▶ **Aim**:
Please edit the entries by replacing "furthest" with "farthest" and leaving everything else unchanged. Leave the pictures out of your answer.

▶ **Input**:
<<<<
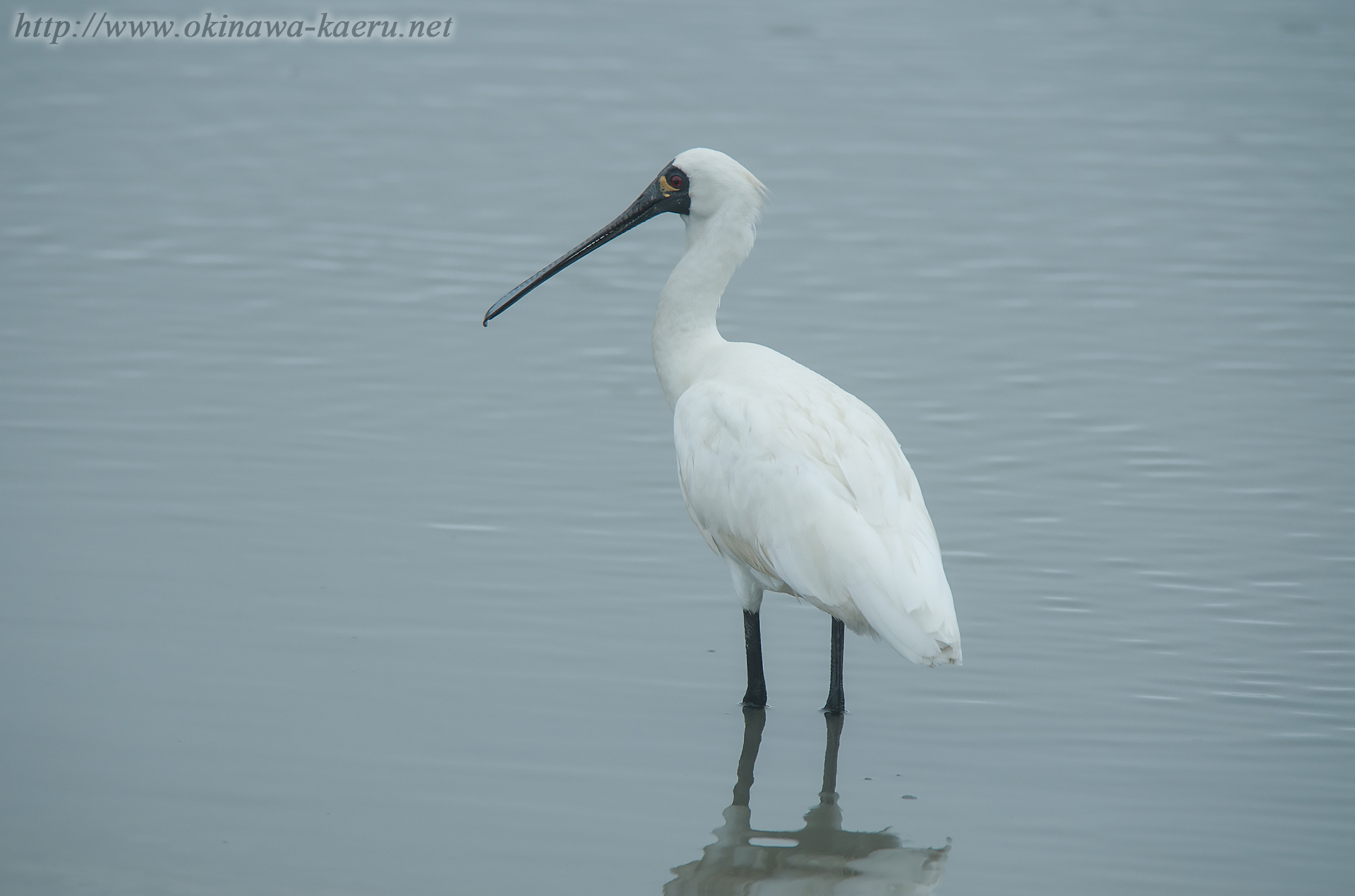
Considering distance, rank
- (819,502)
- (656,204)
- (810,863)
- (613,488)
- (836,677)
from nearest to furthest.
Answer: (810,863) → (819,502) → (836,677) → (656,204) → (613,488)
>>>>
▶ **Complete answer**:
Considering distance, rank
- (819,502)
- (656,204)
- (810,863)
- (613,488)
- (836,677)
from nearest to farthest.
Answer: (810,863) → (819,502) → (836,677) → (656,204) → (613,488)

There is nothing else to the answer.